━━ Wybrany fragment ━━
Och, jakie to smutne, ma w sobie to coś... ;( Pozdrawiam!

tyniaa

tyniaa napisano 23.06.2011 22:47

zgłoś do usunięcia

cudowna miniaturka... brak mi slow, ze to bardziej opisac, ale jestem zachwycona...

ZloKonieczne napisano 20.06.2011 10:17

zgłoś do usunięcia

Wpadłam tutaj dosłownie przypadkiem, i patrzę - są miniaturki, więc skoro są tak pozytywne komentarze, warto byłoby cokolwiek przeczytać. Od razu wzięłam sobie do serca zakończenie z brakiem happy endu. Oczywiście, lubię smutne. Pierwszy raz czytam coś Twojego autorstwa i, oczywiście... nie zawiodłaś mnie. Masz świetny styl i bogate słownictwo. Lekko się czytało Wybór i mam nadzieję, że inne są napisane równie pięknie, gdyż zamierzam je przeczytać. Pewnie na imprezach w realnym świecie nie jedna była taka sytuacja... zakłady, itd. Ale tutaj... Dochodzi dodatkowo fakt, że Bella już wcześniej przed imprezą miała jakieś wahania nastroju i jakąś tajemnicę, spotkało ją coś bardzo przykrego, złego... Miała nadzieję widząc Edwarda, że jej życie się zmieni i może będzie szczęśliwa, ale nie... Ten beznadziejnie głupi zakład zmienił jej życie w pustą, bezdenną nicość. Ale może po śmierci, gdzieś na pewno w niebie odnajdzie piękne kolory... Dziękuję za tą miniaturkę. Pozdrawiam, Magda.
━━━
━━ Prezentowane dane ━━
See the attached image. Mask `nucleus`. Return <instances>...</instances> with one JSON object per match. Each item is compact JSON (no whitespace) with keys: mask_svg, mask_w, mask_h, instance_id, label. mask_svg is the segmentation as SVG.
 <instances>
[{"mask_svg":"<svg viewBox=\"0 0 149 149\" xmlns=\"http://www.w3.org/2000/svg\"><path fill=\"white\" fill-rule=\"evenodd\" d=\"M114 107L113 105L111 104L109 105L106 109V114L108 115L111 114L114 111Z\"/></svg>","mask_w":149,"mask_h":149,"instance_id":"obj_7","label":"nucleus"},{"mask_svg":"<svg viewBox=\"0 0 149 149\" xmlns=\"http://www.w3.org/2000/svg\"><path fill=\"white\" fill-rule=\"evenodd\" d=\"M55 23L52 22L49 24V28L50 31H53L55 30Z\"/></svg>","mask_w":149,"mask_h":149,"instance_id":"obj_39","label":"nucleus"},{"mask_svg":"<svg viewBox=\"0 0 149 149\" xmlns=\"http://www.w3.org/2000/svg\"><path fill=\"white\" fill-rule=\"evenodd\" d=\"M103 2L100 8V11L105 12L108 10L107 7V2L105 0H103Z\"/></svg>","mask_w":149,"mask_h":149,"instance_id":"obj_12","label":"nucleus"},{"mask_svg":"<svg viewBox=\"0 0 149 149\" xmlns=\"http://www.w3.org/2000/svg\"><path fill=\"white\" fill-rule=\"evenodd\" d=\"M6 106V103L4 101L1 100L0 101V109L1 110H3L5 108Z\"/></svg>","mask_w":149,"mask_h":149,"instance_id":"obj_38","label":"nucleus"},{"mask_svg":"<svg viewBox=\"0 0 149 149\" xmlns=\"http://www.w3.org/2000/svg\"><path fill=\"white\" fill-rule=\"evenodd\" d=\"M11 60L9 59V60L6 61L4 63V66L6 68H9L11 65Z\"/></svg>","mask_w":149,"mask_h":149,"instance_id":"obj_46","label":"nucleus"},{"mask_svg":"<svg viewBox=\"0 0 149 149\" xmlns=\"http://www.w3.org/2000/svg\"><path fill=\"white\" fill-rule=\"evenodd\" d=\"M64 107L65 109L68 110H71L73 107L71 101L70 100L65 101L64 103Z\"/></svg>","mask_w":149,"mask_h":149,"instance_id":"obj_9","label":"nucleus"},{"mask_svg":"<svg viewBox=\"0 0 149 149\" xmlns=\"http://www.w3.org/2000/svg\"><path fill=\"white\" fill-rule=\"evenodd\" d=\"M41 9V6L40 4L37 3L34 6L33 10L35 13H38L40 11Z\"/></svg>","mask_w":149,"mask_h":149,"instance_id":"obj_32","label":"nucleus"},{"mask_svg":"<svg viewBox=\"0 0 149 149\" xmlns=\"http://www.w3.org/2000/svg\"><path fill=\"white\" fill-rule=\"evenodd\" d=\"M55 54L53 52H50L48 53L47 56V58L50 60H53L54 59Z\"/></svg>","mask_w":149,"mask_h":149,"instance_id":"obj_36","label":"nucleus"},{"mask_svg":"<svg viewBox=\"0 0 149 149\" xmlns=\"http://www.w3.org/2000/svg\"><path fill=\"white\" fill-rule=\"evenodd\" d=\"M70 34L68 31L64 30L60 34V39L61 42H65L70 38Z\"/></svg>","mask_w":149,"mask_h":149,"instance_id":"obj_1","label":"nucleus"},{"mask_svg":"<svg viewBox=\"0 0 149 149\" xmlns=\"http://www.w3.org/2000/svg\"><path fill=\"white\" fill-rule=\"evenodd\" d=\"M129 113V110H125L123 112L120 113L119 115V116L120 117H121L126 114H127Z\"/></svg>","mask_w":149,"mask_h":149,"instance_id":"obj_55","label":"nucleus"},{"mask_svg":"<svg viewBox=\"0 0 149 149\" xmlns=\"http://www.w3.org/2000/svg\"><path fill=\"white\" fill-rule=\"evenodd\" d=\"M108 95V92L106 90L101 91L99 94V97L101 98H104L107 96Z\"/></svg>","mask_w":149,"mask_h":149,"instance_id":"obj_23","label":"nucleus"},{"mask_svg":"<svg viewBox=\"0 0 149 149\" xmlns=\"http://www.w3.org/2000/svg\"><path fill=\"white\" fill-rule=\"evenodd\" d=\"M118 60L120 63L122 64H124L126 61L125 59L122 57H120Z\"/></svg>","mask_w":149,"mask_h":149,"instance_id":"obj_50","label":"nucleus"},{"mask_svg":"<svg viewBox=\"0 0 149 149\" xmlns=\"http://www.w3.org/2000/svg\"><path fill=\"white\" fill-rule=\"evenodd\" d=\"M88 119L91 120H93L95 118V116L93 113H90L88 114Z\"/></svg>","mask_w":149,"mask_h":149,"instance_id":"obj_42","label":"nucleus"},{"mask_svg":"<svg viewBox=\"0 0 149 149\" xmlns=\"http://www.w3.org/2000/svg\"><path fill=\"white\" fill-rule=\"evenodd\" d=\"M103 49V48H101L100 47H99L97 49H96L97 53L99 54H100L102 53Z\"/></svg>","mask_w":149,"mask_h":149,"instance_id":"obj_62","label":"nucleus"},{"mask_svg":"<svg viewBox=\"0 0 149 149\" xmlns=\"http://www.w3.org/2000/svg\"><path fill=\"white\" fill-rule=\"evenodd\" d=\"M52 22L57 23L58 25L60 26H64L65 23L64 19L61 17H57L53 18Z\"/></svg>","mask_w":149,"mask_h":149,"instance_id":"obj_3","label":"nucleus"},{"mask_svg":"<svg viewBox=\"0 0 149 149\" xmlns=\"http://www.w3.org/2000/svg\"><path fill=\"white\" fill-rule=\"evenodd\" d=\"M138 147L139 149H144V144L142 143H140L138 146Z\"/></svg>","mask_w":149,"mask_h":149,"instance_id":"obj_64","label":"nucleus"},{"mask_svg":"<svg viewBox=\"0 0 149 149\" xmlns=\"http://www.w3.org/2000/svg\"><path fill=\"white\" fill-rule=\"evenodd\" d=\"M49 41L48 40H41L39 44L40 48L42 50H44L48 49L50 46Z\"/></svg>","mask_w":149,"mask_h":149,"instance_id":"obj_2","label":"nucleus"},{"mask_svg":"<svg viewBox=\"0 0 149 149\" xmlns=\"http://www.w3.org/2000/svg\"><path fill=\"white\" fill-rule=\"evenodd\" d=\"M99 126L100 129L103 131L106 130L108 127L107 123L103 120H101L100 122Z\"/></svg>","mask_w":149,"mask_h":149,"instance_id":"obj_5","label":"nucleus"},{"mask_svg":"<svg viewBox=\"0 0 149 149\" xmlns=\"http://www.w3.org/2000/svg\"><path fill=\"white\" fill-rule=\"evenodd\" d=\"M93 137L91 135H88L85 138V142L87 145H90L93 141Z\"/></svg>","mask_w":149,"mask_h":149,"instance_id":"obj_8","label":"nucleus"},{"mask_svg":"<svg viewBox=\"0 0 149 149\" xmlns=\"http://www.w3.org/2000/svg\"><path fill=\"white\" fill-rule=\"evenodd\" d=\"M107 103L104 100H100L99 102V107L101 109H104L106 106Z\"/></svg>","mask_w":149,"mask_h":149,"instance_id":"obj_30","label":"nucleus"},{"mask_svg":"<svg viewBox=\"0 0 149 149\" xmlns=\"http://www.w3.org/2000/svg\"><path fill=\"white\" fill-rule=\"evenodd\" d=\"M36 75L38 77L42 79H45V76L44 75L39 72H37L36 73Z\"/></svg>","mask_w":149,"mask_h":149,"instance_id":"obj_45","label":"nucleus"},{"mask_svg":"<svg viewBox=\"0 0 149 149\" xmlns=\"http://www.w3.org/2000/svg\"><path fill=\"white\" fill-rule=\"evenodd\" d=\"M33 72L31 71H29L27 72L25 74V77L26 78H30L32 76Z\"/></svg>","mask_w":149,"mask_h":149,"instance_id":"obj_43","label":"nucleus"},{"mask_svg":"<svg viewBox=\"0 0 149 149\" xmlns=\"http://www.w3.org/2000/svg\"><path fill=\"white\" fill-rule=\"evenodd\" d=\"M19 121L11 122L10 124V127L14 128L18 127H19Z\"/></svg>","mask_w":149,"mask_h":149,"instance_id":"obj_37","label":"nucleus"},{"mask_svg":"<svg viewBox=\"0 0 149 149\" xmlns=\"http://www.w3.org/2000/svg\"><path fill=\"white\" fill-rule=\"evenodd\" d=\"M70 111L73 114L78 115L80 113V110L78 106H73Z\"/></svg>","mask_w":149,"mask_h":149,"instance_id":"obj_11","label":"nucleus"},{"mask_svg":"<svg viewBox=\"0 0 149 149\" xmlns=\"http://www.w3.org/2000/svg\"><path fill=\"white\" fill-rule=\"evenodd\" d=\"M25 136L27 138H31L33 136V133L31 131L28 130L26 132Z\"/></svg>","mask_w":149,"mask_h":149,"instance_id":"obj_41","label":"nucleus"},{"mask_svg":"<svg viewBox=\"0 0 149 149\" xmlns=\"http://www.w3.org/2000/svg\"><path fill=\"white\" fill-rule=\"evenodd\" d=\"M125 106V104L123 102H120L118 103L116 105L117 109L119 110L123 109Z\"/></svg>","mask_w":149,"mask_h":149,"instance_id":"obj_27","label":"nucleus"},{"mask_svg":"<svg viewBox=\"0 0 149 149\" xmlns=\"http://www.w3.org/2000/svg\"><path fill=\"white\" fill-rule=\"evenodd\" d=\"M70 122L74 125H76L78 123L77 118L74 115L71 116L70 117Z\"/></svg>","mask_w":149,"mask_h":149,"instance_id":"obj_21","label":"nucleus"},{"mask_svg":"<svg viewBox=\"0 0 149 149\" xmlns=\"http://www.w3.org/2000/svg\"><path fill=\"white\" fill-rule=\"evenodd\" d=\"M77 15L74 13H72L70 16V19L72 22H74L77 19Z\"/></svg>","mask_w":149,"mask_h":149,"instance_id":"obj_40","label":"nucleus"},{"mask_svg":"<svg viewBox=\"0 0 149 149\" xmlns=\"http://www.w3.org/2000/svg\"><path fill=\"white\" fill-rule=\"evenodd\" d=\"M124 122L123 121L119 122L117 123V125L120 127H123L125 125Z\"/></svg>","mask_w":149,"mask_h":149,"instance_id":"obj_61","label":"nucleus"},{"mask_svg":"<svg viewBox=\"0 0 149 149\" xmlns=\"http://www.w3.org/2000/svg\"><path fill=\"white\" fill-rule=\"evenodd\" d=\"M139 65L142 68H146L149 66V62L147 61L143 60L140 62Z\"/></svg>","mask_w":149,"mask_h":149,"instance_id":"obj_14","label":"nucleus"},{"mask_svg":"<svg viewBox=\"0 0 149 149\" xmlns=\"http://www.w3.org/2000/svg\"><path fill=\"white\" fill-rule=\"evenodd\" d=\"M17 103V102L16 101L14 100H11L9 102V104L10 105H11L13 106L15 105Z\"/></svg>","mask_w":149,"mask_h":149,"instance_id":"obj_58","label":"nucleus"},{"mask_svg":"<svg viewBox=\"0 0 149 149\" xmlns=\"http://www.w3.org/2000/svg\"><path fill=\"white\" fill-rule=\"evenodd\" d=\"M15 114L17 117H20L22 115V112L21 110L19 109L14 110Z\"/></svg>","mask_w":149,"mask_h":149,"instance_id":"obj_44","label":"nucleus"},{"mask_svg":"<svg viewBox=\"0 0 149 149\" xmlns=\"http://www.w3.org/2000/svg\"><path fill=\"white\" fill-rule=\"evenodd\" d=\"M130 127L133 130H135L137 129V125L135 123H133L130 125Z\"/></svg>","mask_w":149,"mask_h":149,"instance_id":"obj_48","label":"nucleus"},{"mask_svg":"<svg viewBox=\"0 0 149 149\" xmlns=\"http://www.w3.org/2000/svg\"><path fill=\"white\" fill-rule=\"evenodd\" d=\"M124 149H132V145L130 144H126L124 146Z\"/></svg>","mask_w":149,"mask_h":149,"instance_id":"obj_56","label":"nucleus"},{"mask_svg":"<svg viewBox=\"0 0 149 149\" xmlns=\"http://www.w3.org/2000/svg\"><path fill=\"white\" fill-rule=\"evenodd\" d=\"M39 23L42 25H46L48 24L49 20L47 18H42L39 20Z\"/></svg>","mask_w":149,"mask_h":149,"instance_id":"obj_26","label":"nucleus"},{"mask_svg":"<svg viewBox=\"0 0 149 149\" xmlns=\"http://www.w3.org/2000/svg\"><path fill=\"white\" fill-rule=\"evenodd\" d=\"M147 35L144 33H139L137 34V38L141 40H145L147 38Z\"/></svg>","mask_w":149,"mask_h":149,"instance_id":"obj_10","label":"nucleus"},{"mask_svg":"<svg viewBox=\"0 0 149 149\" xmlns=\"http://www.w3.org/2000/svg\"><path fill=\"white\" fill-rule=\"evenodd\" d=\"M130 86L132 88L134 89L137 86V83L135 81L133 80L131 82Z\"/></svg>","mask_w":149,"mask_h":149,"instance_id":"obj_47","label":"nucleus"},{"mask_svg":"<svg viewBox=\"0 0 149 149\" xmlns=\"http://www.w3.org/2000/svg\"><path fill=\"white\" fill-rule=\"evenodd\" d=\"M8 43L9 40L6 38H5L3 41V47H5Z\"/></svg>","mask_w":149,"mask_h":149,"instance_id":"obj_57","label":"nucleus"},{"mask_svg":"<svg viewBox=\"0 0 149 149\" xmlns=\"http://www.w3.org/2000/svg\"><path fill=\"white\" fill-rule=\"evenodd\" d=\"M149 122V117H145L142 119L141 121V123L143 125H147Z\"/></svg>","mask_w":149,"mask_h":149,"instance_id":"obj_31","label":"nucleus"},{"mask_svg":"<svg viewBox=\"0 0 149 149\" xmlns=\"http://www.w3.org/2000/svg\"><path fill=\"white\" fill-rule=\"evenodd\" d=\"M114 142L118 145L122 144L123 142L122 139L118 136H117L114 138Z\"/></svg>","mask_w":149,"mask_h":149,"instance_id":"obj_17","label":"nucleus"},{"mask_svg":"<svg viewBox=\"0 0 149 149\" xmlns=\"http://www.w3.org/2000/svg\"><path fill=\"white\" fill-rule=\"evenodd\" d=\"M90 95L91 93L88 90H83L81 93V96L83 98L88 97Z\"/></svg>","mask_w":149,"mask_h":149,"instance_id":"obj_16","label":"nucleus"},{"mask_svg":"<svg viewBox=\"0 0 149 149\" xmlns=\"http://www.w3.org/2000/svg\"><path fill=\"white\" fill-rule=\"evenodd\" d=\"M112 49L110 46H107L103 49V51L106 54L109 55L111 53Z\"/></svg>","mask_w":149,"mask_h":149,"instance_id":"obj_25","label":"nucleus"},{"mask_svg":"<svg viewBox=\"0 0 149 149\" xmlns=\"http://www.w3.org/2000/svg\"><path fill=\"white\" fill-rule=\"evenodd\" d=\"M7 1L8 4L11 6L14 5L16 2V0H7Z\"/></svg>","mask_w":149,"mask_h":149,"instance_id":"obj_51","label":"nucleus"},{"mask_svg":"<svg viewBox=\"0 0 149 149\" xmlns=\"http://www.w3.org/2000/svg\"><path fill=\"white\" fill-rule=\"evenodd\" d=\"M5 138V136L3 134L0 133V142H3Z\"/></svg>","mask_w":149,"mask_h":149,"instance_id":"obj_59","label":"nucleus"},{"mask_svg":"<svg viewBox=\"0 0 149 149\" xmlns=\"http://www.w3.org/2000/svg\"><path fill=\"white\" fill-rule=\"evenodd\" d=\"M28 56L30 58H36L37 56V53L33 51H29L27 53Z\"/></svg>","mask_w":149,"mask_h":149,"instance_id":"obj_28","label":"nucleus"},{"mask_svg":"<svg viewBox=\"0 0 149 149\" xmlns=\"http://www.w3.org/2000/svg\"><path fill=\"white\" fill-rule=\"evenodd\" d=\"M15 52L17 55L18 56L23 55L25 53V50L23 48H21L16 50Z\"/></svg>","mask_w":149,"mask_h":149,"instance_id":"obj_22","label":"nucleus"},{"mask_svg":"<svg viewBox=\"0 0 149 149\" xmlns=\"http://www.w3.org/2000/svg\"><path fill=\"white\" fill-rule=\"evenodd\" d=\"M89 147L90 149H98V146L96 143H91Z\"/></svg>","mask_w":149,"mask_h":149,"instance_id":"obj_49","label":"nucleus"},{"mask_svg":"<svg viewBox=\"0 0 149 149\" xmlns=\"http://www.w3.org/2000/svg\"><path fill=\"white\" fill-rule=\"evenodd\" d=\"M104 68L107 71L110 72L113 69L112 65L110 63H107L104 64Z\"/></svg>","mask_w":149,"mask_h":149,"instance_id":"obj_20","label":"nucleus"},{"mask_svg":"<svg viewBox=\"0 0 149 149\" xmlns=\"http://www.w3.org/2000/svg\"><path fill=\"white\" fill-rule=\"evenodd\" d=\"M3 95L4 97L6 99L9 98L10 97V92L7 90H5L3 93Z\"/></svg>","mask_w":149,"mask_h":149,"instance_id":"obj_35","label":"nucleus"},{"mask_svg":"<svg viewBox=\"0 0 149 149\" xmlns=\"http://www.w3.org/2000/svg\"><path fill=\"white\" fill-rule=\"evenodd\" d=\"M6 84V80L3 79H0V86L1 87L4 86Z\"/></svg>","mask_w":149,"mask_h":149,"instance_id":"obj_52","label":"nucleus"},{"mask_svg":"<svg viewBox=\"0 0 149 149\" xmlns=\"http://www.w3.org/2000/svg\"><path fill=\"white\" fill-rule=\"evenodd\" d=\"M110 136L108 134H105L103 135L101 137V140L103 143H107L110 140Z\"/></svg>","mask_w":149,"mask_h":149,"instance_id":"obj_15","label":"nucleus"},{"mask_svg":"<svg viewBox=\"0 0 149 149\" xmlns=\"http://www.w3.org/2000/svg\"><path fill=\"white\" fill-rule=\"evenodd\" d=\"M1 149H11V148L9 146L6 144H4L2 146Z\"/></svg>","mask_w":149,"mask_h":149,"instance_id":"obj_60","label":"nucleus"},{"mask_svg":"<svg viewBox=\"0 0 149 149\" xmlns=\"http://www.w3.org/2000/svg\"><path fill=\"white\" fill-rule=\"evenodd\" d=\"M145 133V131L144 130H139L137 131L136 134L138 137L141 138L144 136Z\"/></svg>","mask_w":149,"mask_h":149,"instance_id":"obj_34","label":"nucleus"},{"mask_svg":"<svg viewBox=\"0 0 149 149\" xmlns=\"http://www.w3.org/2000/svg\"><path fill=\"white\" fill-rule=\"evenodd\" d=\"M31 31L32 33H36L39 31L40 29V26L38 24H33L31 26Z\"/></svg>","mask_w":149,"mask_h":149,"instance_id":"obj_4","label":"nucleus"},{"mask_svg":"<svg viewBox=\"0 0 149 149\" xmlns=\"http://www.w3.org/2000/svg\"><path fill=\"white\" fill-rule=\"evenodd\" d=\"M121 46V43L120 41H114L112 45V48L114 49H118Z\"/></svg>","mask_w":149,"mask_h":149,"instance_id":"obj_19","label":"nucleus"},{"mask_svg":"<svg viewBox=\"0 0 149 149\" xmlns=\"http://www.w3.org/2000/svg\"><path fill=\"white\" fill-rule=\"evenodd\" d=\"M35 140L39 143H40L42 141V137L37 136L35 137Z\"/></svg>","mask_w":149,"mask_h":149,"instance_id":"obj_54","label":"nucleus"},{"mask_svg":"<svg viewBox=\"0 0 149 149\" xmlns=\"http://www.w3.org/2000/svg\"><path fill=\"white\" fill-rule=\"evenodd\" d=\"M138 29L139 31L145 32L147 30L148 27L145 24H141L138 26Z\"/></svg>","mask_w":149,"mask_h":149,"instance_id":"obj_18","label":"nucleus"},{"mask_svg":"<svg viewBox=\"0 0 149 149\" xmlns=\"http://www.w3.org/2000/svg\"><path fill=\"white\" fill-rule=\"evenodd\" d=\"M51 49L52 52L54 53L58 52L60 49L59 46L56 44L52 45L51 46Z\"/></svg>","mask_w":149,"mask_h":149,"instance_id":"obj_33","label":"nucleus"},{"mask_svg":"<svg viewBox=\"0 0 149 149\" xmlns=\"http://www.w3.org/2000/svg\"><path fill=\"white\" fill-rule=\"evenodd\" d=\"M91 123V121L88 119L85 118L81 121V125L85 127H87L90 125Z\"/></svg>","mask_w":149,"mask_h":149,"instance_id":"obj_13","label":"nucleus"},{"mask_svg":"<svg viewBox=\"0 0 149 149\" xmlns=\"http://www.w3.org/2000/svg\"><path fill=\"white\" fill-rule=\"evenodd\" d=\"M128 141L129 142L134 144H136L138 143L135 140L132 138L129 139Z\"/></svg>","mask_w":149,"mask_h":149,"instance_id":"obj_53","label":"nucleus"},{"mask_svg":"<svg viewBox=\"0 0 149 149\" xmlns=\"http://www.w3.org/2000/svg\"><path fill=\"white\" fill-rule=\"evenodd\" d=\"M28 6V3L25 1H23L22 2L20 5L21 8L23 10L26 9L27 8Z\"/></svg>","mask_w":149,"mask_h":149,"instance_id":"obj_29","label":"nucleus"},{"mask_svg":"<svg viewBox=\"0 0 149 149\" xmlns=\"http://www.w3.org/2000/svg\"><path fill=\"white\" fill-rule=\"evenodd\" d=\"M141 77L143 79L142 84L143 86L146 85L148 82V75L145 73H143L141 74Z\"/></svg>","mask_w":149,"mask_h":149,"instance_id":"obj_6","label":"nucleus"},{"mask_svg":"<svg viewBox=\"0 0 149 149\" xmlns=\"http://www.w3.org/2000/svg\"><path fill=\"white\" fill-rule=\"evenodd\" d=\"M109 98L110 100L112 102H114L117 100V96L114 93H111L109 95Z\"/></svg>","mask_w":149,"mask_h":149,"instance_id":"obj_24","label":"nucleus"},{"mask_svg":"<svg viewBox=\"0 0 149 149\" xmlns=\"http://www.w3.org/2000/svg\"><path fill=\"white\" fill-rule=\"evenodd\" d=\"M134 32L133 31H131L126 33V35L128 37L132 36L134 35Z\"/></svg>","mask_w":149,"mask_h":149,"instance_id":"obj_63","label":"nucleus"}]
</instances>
━━━
== Zadania ==
(a) Proszę podać ponownie tekst z wybranego fragmentu, zaczynając od słów „Och, jakie to” i kontynuując aż do słów „ale jestem zachwycona...”.
(b) Która postać, według najdłuższego komentarza w wybranym fragmencie, miała wahania nastroju już przed imprezą?

== Odpowiedzi do zadań ==
(a)
Och, jakie to smutne, ma w sobie to coś... ;( Pozdrawiam!

tyniaa

tyniaa napisano 23.06.2011 22:47

zgłoś do usunięcia

cudowna miniaturka... brak mi slow, ze to bardziej opisac, ale jestem zachwycona...

(b) Bella.